Cybercriminals Are Targeting “Uninsurable” Businesses Down Under

It’s no surprise that cyberattacks, specifically ransomware, have spiked 170% in the past year. What’s more, cybercriminals are demanding higher ransoms than ever before, with US payouts at an astronomical amount. And still, many business owners, like the ones in Australia, are taking a nonchalant stance — for now.

The crux is that many Aussie business leaders think purchasing a cyber liability insurance policy is the end of their job. Cyber coverage — check; now, we’re safe. But think again. Insurers are scratching their heads in disbelief and placing more responsibility on business owners.

For example, insurers are lowering limits, increasing premiums, and questioning how their clients mitigate cyber risks. Some will deny a claim if a business can’t prove they followed best cybersecurity practices. Others declare various companies as “uninsurable” if they lack cybersecurity knowledge and have a blase approach.

The lesson here? First, get (and stay) in the know. Second, cyber liability insurance alone isn’t enough. We must mitigate the threat of cyberattacks and follow best practices to fill the gap in cybersecurity, or we’re toast.

Property Insurance Could Skyrocket Due to Climate Risks

By now, we all know that our climate is changing rapidly. What many of us don’t know is how the climate risks we face will shape our future. But insurers have an idea. According to Deloitte, insurance regulators have started to sharpen their focus, addressing the risk and hoping to achieve more resilience in the future.

However, climate risks will undoubtedly impact our lives and insurance premiums in the next twenty years. Swiss re predicts climate risks to add $183 billion to property insurance costs by 2040. Fingers crossed that the cost hike won’t be too jagged a pill for property owners to swallow.

California Wildfires Make Insurers Rethink Their Strategy

While one part of the US is flooding, the other part is on fire. And insurers are feeling the hurt from both sides of the country. That said, the California wildfires are on track to break loss records, ruining tens of thousands of homes and buildings. But insurers weren’t too surprised as many had already dropped policies in various counties based on the increased fire risk.

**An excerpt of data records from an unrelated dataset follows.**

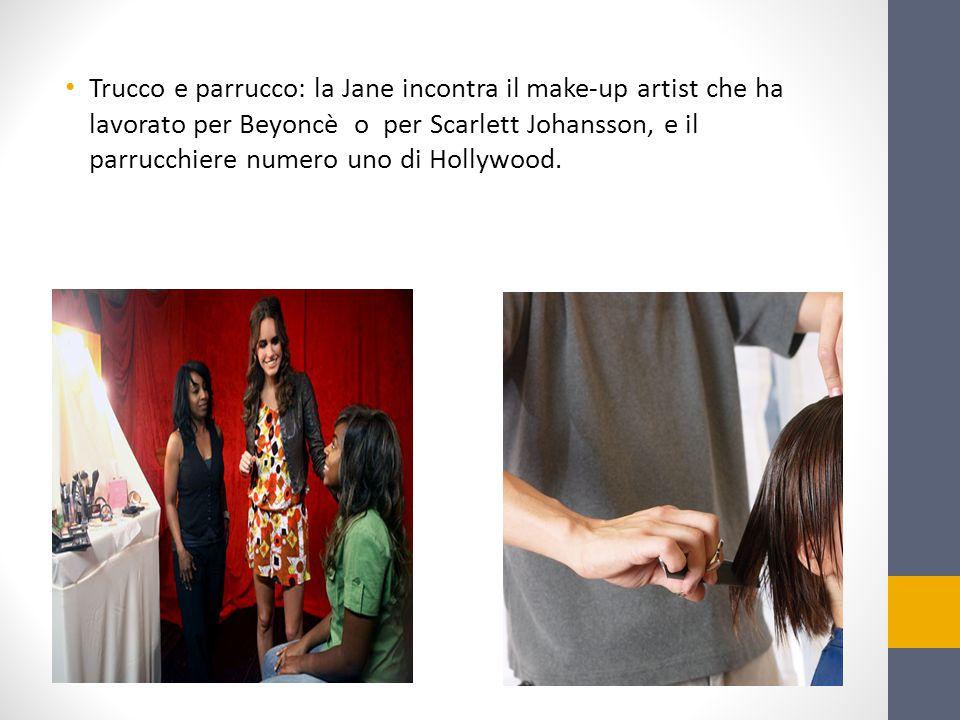 Trucco e parrucco: la Jane incontra il make-up artist che ha lavorato per Beyoncè o per Scarlett Johansson, e il parrucchiere numero uno di Hollywood.
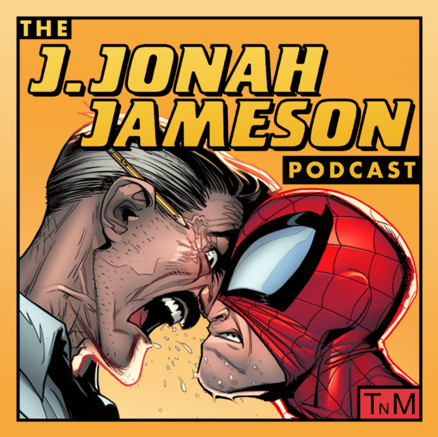 J. Jonah Jameson Podcast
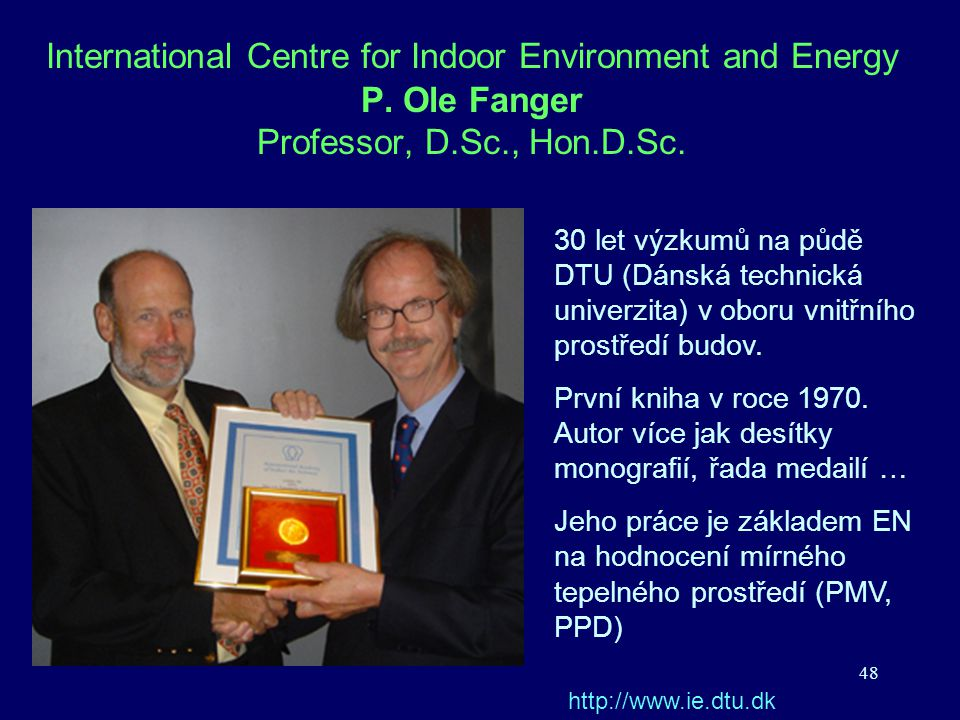 International Centre for Indoor Environment and Energy P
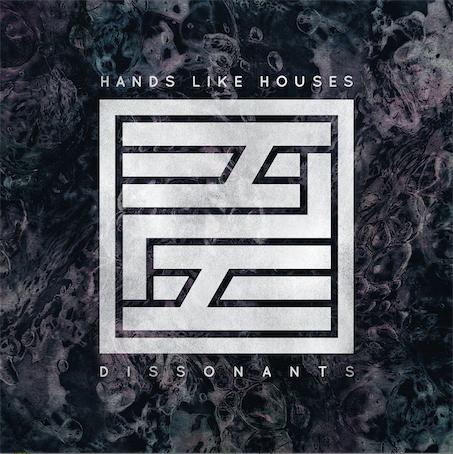 HANDS LIKE HOUSES DISSONANTS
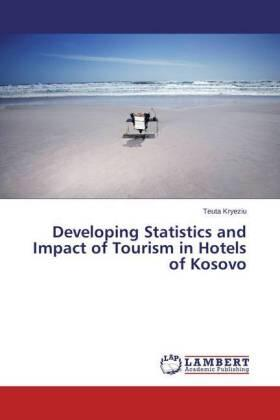Kryeziu | Developing Statistics and Impact of Tourism in Hotels of Kosovo | Buch | sack.de
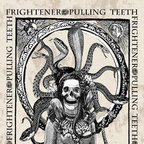 Pulling Teeth - Frightener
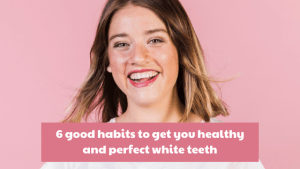 Read more about the article 6 good habits to get you healthy and perfect white teeth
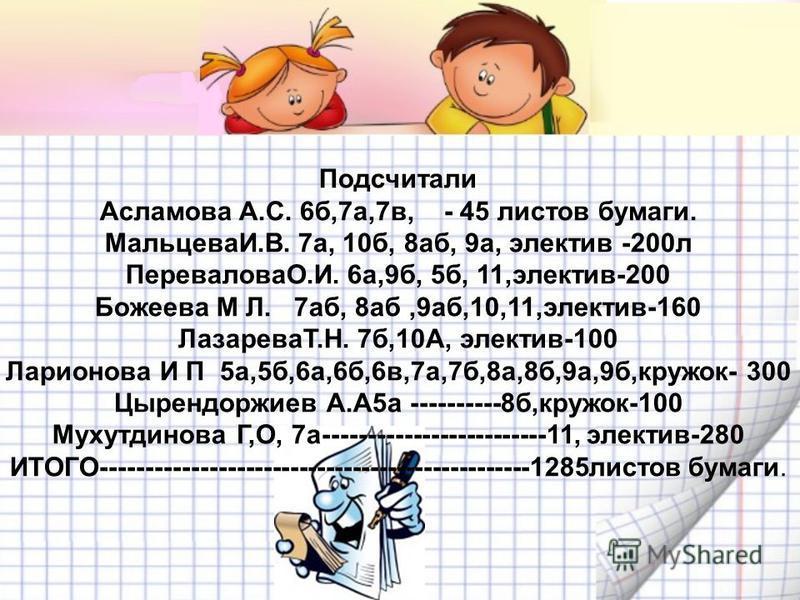 Подсчитали Асламова А.С. 6 б,7 а,7 в, - 45 листов бумаги. МальцеваИ.В. 7 а, 10 б, 8 аб, 9 а, электив -200 л ПереваловаО.И. 6 а,9 б, 5 б, 11,электив-200 Божеева М Л. 7 аб, 8 аб,9 аб,10,11,электив-160 ЛазареваТ.Н. 7 б,10А, электив-100 Ларионова И П 5 а
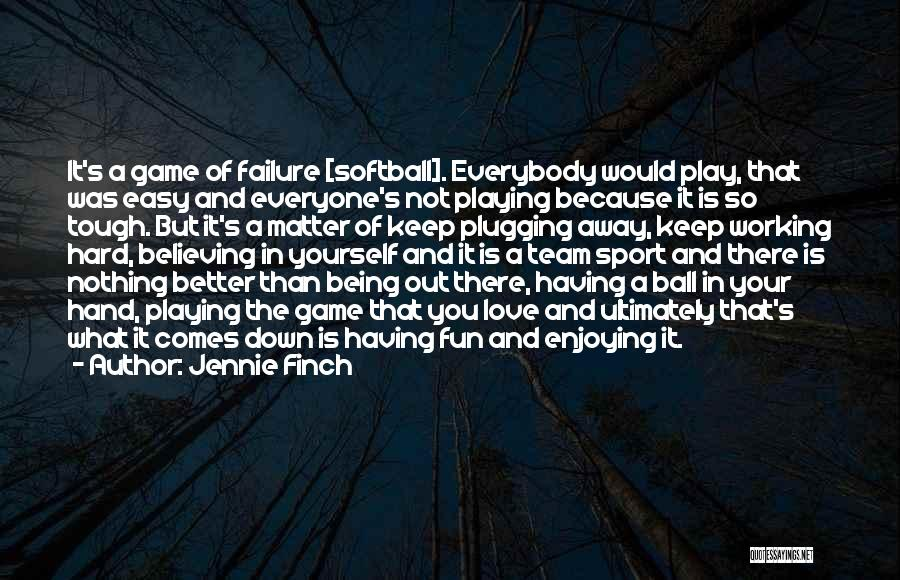 Not Playing Your Game Quotes By Jennie Finch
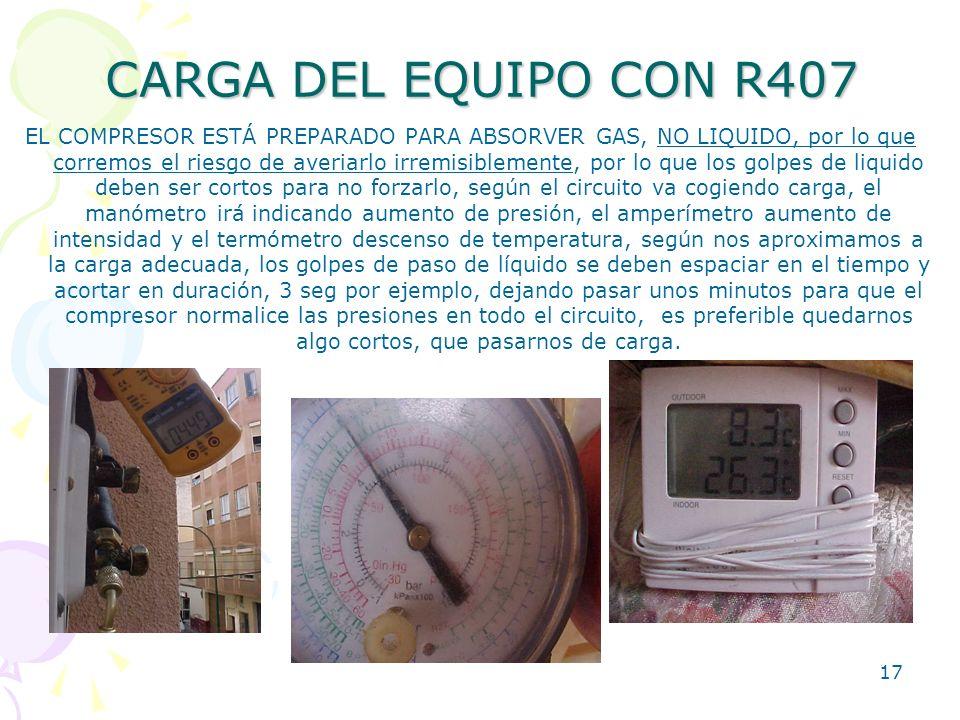 17 CARGA DEL EQUIPO CON R407 EL COMPRESOR ESTÁ PREPARADO PARA ABSORVER GAS, NO LIQUIDO, por lo que corremos el riesgo de averiarlo irremisiblemente, p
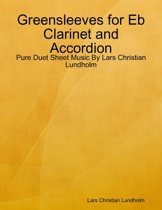 Greensleeves for Eb Clarinet and Accordion - Pure Duet Sheet Music By Lars Christian Lundholm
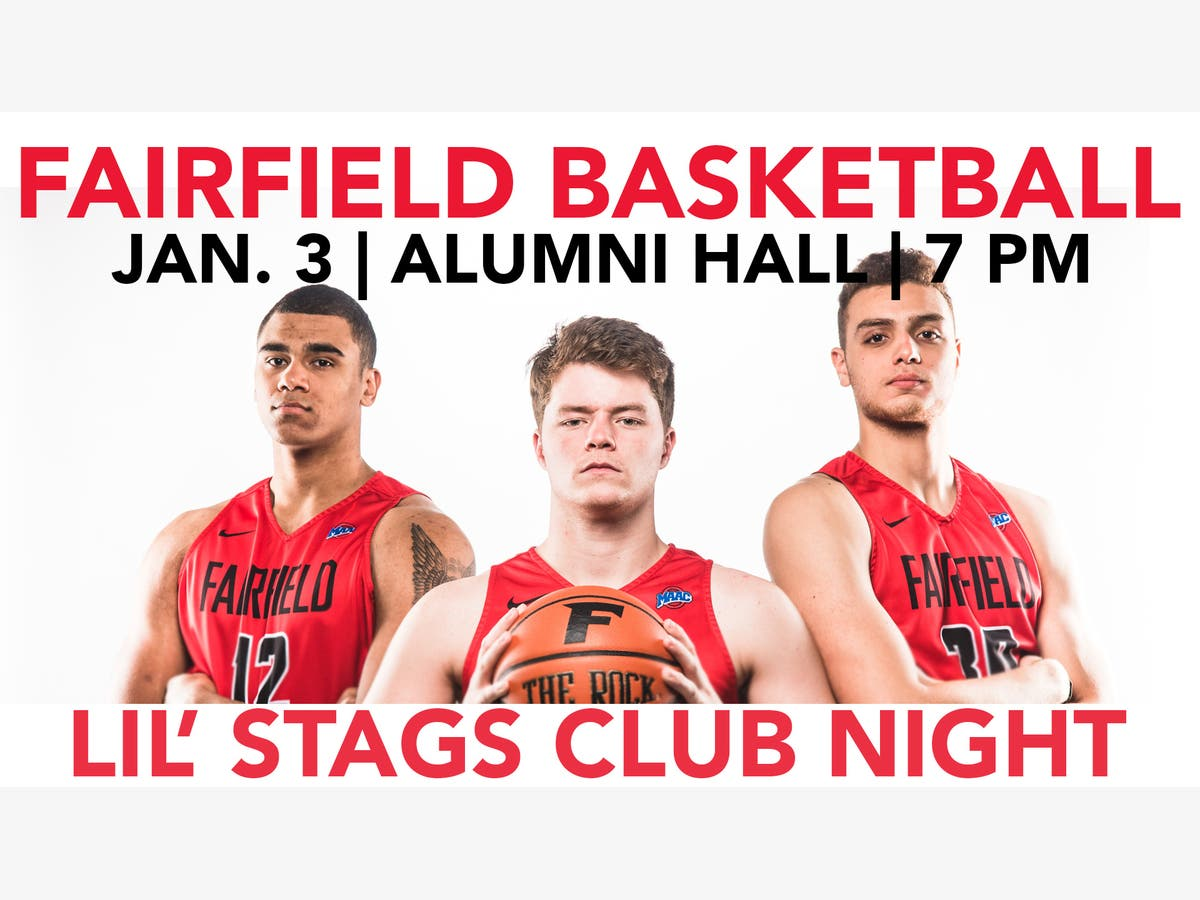 online store fdca3 4c9b6 Dec 31 | Fairfield Men's Basketball - Lil' Stags Club Night ...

Unfortunately, more insurers are following suit — residential and commercial — refusing to insure properties in the “hot zones.” Policies aren’t being renewed, and many requests for insurance have been blatantly denied. We see it first hand, too, as we experience difficulty placing coverage in Northern California. So, property owners must decide if rebuilding is worth it. “Will we get insurance?” many are asking. And the answer, sadly, is that we simply don’t know at this point.

Cognizant’s $95M Settlement With Shareholders — Will Insurers Pay It?

From our experience, it’s not uncommon for directors and officers to expect their insurance carriers to pick up the bulk of a D&O settlement. The real question is always whether they will. It’s no different in the massive class action settlement case involving the technology company, Cognizant.

According to Insurance Journal, “Cognizant Technology Solutions Corp. has reached a $95 million settlement to resolve a lawsuit accusing the information technology services company of defrauding shareholders by concealing bribes to officials in India.” So, will Cognizant’s carrier pay up? Only time will tell; however, while we all hold our breath, tell us what you think.